Lettuce Sea Slug
The lettuce sea slug is a species of soft-bodied marine mollusk deriving its name from the frilly, densely folded edges of its body that make it look like curly-leafed lettuce varieties. Found mostly in the tropical regions of the Atlantic Ocean and some parts of the Caribbean, these slugs prefer reef areas and clear shallow waters that are not deeper than 12 m and where the currents are mild.
These frilly marine creatures are quite small, reaching only 3-5 cm in width in adulthood. They are also varied in terms of coloring – green is the most widespread color, but blue and cream-colored individuals are also common. Some lettuce slugs are uniform in color, while others have red, yellow or orange stripes, the hues and patterns depending on the environment they want to blend into. The other conspicuous physical feature of lettuce slugs is the existence of two horns on the head of the animal. Lettuce slugs are slow-moving animals, advancing either by contracting their muscles or with the help of the small hairs found on the bottom of the body.
Lettuce slugs are often called solar-powered creatures because one of the methods they use to obtain nutrients is kleptoplasty, the process of extracting and sequestering chloroplasts, the cells that carry out photosynthesis in the algae. Being able to incorporate chloroplasts for around 40 days, the lettuce slug becomes able to photosynthesize in an indirect way, which helps it survive even when the algae that the slug would otherwise consume become scarce.
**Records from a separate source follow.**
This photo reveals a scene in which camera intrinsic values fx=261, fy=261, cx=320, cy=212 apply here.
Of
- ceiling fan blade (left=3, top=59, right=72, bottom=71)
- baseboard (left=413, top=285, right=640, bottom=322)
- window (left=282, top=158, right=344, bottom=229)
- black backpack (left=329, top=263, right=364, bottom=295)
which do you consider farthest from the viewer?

Very little is known about the proliferation of lettuce slugs, but they seem to be hermaphroditic, having a hermaphroditic duct which leads to an ovotestis. Fertilization occurs by one individual inserting its penis-like organ into the female pore of the other individual. Lettuce slugs lay large quantities of small eggs, usually between 30 and 500 eggs at a time, measuring 106-113 micrometers each and placed on suitably flat surfaces. The eggs hatch into larvae after around 15 days. The larvae metamorphose into tiny slugs in less than a week. Juveniles are sessile in the larvae phase, to be able to benefit more from the sun’s rays, but the adult lettuce sea slug is quite mobile, moving around its territory quite a lot.